◆ DIRECTIONS:
a) The Linux discussion quotes two paragraphs about kernel design. List the places where that quotation says hardware-specific code can be put.
b) Duplicate the part of the Linux discussion starting at "So the combination" and ending at "file systems. :)".
c) Write the next part of the Linux discussion, picking up after its final comment.

>> Begin TEXT SHOWN

I find that remark towards the end of the article interesting; of him being happy if someone came along and did the cool things that Linux can do, but leaner and meaner by getting rid of the accumulated cruft of the decades-dead architectures upon which Linux was born and must still run on. From his remarks earlier on the article, that's more or less what he did with regards to Unix.

I suppose we may see something like that eventually, but this article is now 20 years old. Isn't that about the same amount of time between Unix and Linus beginning to work on Linux? I know there's various new OSes in the works, but nothing has caught on yet. But, it's not like Linux caught on immediately either, ("just a hobby, won't be big and professional like gnu"). Maybe in another 5 or so years all the systems hackers, professionals and amateurs alike will all be flocking around NewOS, which is so much better and fun to hack on than crufty old Linux.


I'm not convinced we'll have anything that follows Linux. The GPL means that people can't rip it off and fork a closed special version that's needed for their hardware, the result of this being that most ports end up in mainline eventually so you can just kind of expect it to work.

This also means that people doing new things know they'll have the most impact if they do it on Linux and so that's were they do it (plust it being everywhere means they're likely to be familiar with it.)

Personally I think if something new were to come along it would have to have something that makes it interesting socially and I'm not sure there's a lot of room for improvement on that front. It's not impossible it's just a little difficult to imagine.


I think Linus echoes the idea of Linux architecture allowing it to become its own successor in these paragraphs:

"By constructing a general kernel model drawn from elements common across typical architecture, the Linux kernel gets many of the portability benefits that otherwise require an abstraction layer, without paying the performance penalty paid by microkernels.

By allowing for kernel modules, hardware-specific code can often be confined to a module, keeping the core kernel highly portable. Device drivers are a good example of effective use of kernel modules to keep hardware specifics in the modules. This is a good middle ground between putting all the hardware specifics in the core kernel, which makes for a fast but unportable kernel, and putting all the hardware specifics in user space, which results in a system that is either slow, unstable, or both."

So the combination of a kernel model with interfaces reflecting good system design choices, and extensibility through a well defined kernel module interface, allows Linux to migrate to new hardware designs and leverage new components, while continuing to leverage all of the Linux compatible code written over the years. That is a very difficult combination of advantages for a new system to overcome.


Ironically, Linux is becoming more microkernel-like with support for user space drivers and file systems. :)


Graphics drivers have definitely gone the other way. Those used to be in user space and aren't any more (although not in a microkernel sense, it was more of the DOS "go leave me alone and let me just poke crap into registers" sense.)

>> End TEXT SHOWN
>> Begin RECORDED DATA

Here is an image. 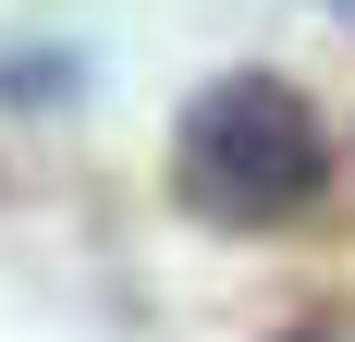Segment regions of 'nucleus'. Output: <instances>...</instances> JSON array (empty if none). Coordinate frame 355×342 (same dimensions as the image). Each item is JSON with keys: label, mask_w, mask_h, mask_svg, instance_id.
Masks as SVG:
<instances>
[{"label": "nucleus", "mask_w": 355, "mask_h": 342, "mask_svg": "<svg viewBox=\"0 0 355 342\" xmlns=\"http://www.w3.org/2000/svg\"><path fill=\"white\" fill-rule=\"evenodd\" d=\"M172 196L220 233H282L331 196V135L282 73H220L172 135Z\"/></svg>", "instance_id": "1"}, {"label": "nucleus", "mask_w": 355, "mask_h": 342, "mask_svg": "<svg viewBox=\"0 0 355 342\" xmlns=\"http://www.w3.org/2000/svg\"><path fill=\"white\" fill-rule=\"evenodd\" d=\"M294 342H319V330H294Z\"/></svg>", "instance_id": "2"}]
</instances>
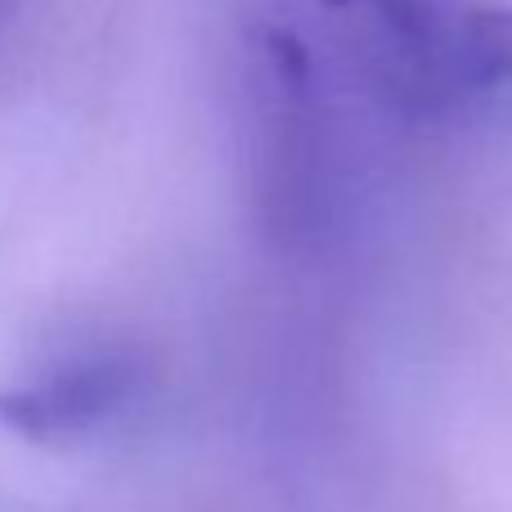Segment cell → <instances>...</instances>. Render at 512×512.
Returning a JSON list of instances; mask_svg holds the SVG:
<instances>
[{
  "instance_id": "obj_1",
  "label": "cell",
  "mask_w": 512,
  "mask_h": 512,
  "mask_svg": "<svg viewBox=\"0 0 512 512\" xmlns=\"http://www.w3.org/2000/svg\"><path fill=\"white\" fill-rule=\"evenodd\" d=\"M131 396V369L122 360H81L41 382H27L0 396V423L23 432L27 441H59L90 432Z\"/></svg>"
},
{
  "instance_id": "obj_2",
  "label": "cell",
  "mask_w": 512,
  "mask_h": 512,
  "mask_svg": "<svg viewBox=\"0 0 512 512\" xmlns=\"http://www.w3.org/2000/svg\"><path fill=\"white\" fill-rule=\"evenodd\" d=\"M512 81V9H459L414 86L409 108H450Z\"/></svg>"
},
{
  "instance_id": "obj_3",
  "label": "cell",
  "mask_w": 512,
  "mask_h": 512,
  "mask_svg": "<svg viewBox=\"0 0 512 512\" xmlns=\"http://www.w3.org/2000/svg\"><path fill=\"white\" fill-rule=\"evenodd\" d=\"M14 9H18V0H0V32H5V23L14 18Z\"/></svg>"
}]
</instances>
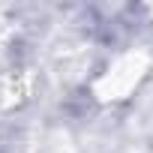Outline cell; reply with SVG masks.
<instances>
[{"label":"cell","instance_id":"obj_1","mask_svg":"<svg viewBox=\"0 0 153 153\" xmlns=\"http://www.w3.org/2000/svg\"><path fill=\"white\" fill-rule=\"evenodd\" d=\"M144 69H147V60L144 57H135V54H123L117 60V66L105 69V75L99 78L96 90H99V99H123L141 78H144Z\"/></svg>","mask_w":153,"mask_h":153}]
</instances>
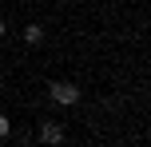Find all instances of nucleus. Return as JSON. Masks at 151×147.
<instances>
[{
	"instance_id": "1",
	"label": "nucleus",
	"mask_w": 151,
	"mask_h": 147,
	"mask_svg": "<svg viewBox=\"0 0 151 147\" xmlns=\"http://www.w3.org/2000/svg\"><path fill=\"white\" fill-rule=\"evenodd\" d=\"M48 92H52V100L60 103V108H72V103H80V87H76V84H64V80H56Z\"/></svg>"
},
{
	"instance_id": "2",
	"label": "nucleus",
	"mask_w": 151,
	"mask_h": 147,
	"mask_svg": "<svg viewBox=\"0 0 151 147\" xmlns=\"http://www.w3.org/2000/svg\"><path fill=\"white\" fill-rule=\"evenodd\" d=\"M40 143H48V147L64 143V123H56V119H44V123H40Z\"/></svg>"
},
{
	"instance_id": "3",
	"label": "nucleus",
	"mask_w": 151,
	"mask_h": 147,
	"mask_svg": "<svg viewBox=\"0 0 151 147\" xmlns=\"http://www.w3.org/2000/svg\"><path fill=\"white\" fill-rule=\"evenodd\" d=\"M40 40H44V28L40 24H28L24 28V44H40Z\"/></svg>"
},
{
	"instance_id": "4",
	"label": "nucleus",
	"mask_w": 151,
	"mask_h": 147,
	"mask_svg": "<svg viewBox=\"0 0 151 147\" xmlns=\"http://www.w3.org/2000/svg\"><path fill=\"white\" fill-rule=\"evenodd\" d=\"M8 131H12V123H8V115H4V111H0V139H4Z\"/></svg>"
},
{
	"instance_id": "5",
	"label": "nucleus",
	"mask_w": 151,
	"mask_h": 147,
	"mask_svg": "<svg viewBox=\"0 0 151 147\" xmlns=\"http://www.w3.org/2000/svg\"><path fill=\"white\" fill-rule=\"evenodd\" d=\"M0 36H4V16H0Z\"/></svg>"
}]
</instances>
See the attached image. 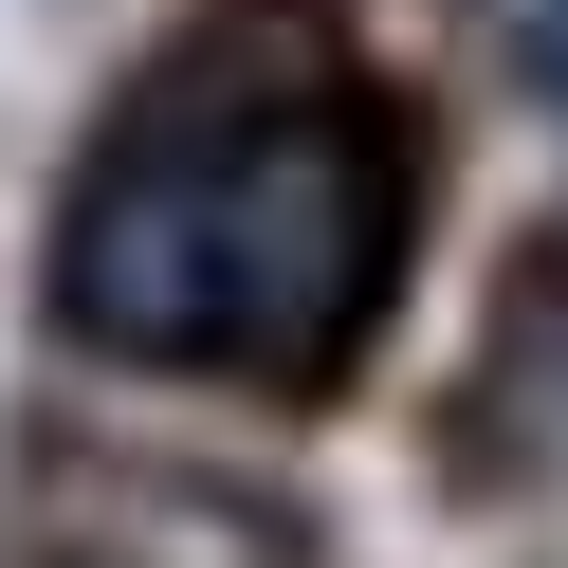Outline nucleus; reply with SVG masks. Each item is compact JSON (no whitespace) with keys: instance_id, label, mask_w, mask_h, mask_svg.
Returning <instances> with one entry per match:
<instances>
[{"instance_id":"obj_1","label":"nucleus","mask_w":568,"mask_h":568,"mask_svg":"<svg viewBox=\"0 0 568 568\" xmlns=\"http://www.w3.org/2000/svg\"><path fill=\"white\" fill-rule=\"evenodd\" d=\"M404 275V129L312 19H221L129 92L55 221V331L111 367L312 385Z\"/></svg>"},{"instance_id":"obj_2","label":"nucleus","mask_w":568,"mask_h":568,"mask_svg":"<svg viewBox=\"0 0 568 568\" xmlns=\"http://www.w3.org/2000/svg\"><path fill=\"white\" fill-rule=\"evenodd\" d=\"M495 38H514L531 74H550V111H568V0H495Z\"/></svg>"}]
</instances>
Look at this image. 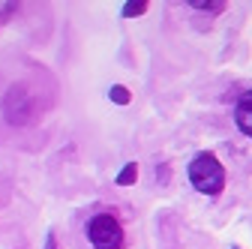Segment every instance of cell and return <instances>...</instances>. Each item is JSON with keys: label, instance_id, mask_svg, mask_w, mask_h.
<instances>
[{"label": "cell", "instance_id": "1", "mask_svg": "<svg viewBox=\"0 0 252 249\" xmlns=\"http://www.w3.org/2000/svg\"><path fill=\"white\" fill-rule=\"evenodd\" d=\"M189 180L198 192L204 195H219L225 186V171L216 162L213 153H198V156L189 162Z\"/></svg>", "mask_w": 252, "mask_h": 249}, {"label": "cell", "instance_id": "6", "mask_svg": "<svg viewBox=\"0 0 252 249\" xmlns=\"http://www.w3.org/2000/svg\"><path fill=\"white\" fill-rule=\"evenodd\" d=\"M147 9V0H132V3L123 6V15H141Z\"/></svg>", "mask_w": 252, "mask_h": 249}, {"label": "cell", "instance_id": "5", "mask_svg": "<svg viewBox=\"0 0 252 249\" xmlns=\"http://www.w3.org/2000/svg\"><path fill=\"white\" fill-rule=\"evenodd\" d=\"M189 6H192V9H204V12H219L225 3H222V0H207V3H204V0H192Z\"/></svg>", "mask_w": 252, "mask_h": 249}, {"label": "cell", "instance_id": "2", "mask_svg": "<svg viewBox=\"0 0 252 249\" xmlns=\"http://www.w3.org/2000/svg\"><path fill=\"white\" fill-rule=\"evenodd\" d=\"M87 237H90L93 249H120L123 246V228L111 213L93 216L87 225Z\"/></svg>", "mask_w": 252, "mask_h": 249}, {"label": "cell", "instance_id": "4", "mask_svg": "<svg viewBox=\"0 0 252 249\" xmlns=\"http://www.w3.org/2000/svg\"><path fill=\"white\" fill-rule=\"evenodd\" d=\"M135 177H138V165L135 162H126V168L117 174V183L120 186H129V183H135Z\"/></svg>", "mask_w": 252, "mask_h": 249}, {"label": "cell", "instance_id": "7", "mask_svg": "<svg viewBox=\"0 0 252 249\" xmlns=\"http://www.w3.org/2000/svg\"><path fill=\"white\" fill-rule=\"evenodd\" d=\"M111 99L117 102V105H126V102H129V93H126V87H111Z\"/></svg>", "mask_w": 252, "mask_h": 249}, {"label": "cell", "instance_id": "3", "mask_svg": "<svg viewBox=\"0 0 252 249\" xmlns=\"http://www.w3.org/2000/svg\"><path fill=\"white\" fill-rule=\"evenodd\" d=\"M234 120H237V126L252 138V90H246L243 96L237 99V105H234Z\"/></svg>", "mask_w": 252, "mask_h": 249}]
</instances>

>> End RECORDED DATA

◆ SET OF ANSWERS:
a)
- A kernel module
- The core kernel
- User space

b)
So the combination of a kernel model with interfaces reflecting good system design choices, and extensibility through a well defined kernel module interface, allows Linux to migrate to new hardware designs and leverage new components, while continuing to leverage all of the Linux compatible code written over the years. That is a very difficult combination of advantages for a new system to overcome.


Ironically, Linux is becoming more microkernel-like with support for user space drivers and file systems. :)

c)
On Windows graphics drivers are now userland because historically they were the top cause of BSODs.


That's a serious problem on windows because the only people who can fix it are the authors of the driver. On Linux anyone has access to the source and can fix really bad driver bugs.


AFAIK only part of the graphics driver is in userland, with the performance critical part still in kernel space.


> if something new were to come along it would have to have something that makes it interesting socially and I'm not sure there's a lot of room for improvement

The Innovator's Dilemma model of technology disruption suggests that the "next Linux" will be worse in most ways but better for some narrow use case. Perhaps bare-metal containers or unikernels on servers and something like Google's Fuchsia or some RTOS for mobile phones and IoT devices?


> RTOS for mobile phones

The market has clearly demonstrated that it doesn't care about phones being real time. They used to be considered critical systems from what I understand and many did actually run realtime OSes. Now we've got android and iOS (android is about as far from an RTOS as you can get, it's almost impossible to write an app that's not guaranteed to just killed by the OS at some point.)


The RTOS stuff happens in the handset’s baseband processor. The user-facing GUI environment has no hard real-time constraints.


> better for some narrow use case

The examples you gave boil down to 3 narrow use cases:

- The retention project / intellectually stimulating activity of writing your own operating system.

- Licensing.

- Some really specific hardware, where in some sense you're building an operating system in name only. Might as well just call it an application.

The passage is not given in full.